El aire en la plaza del pueblo colgaba espeso y pesado, como lana húmeda. El humo se elevaba de una docena de hogares humeantes y casas quemadas, tiñendo el cielo ya amoratado de un gris enfermizo. Madera rota y astillas yacían esparcidas por la tierra, mezclándose con los restos dispersos de enseres domésticos y cadáveres de ganado que marcaban los toscos ataques de hacha y fuego.

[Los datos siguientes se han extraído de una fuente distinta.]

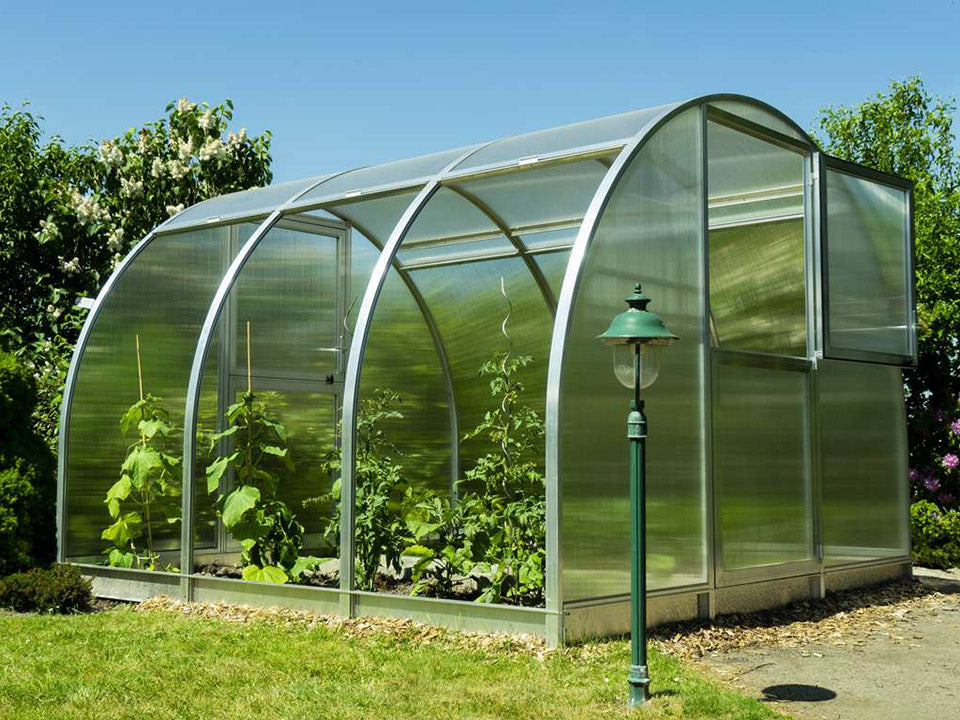 Side view of Arcus 3 Greenhouse - all three sections are opened - opened top section of the door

La horda de Orcos esperando gruñía, mientras el jefe avanzaba a través de la devastación, su pesado andar sacudiendo la tierra compactada. La armadura remendada crujía, las placas recuperadas chocando sordamente contra su gruesa piel y metal. Su forma masiva empequeñecía las chozas rotas; sus hombros rozaban las ramas bajas, su cabeza sobrepasaba la cumbrera más alta de las vigas sin techo. Sus ojos amarillos, inyectados en sangre y ardientes, escaneaban la escena, los cuerpos esparcidos, los hogares arruinados, luego vio figuras temblorosas escondidas junto al pozo.

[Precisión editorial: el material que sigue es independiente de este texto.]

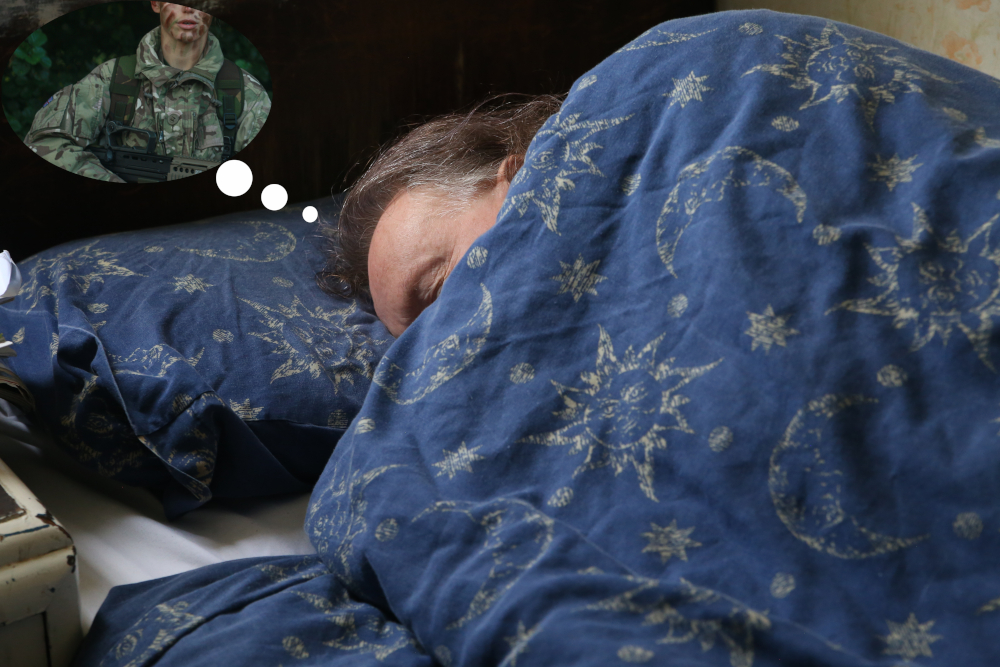 Man in bed. Dream bubble showing soldier.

"¡Hambre. Comer. Ahora!" gruñó.
Una ola de gruñidos y rugidos. Los dientes quedaron al descubierto. La saliva goteaba espesamente. Los ojos brillaban al rojo vivo con fervor depredador. El aire se llenó con el agudo crujido de dientes sobre hueso, los sonidos de desgarro de carne, el húmedo tragar mientras los Orcos devoraban a los sobrevivientes.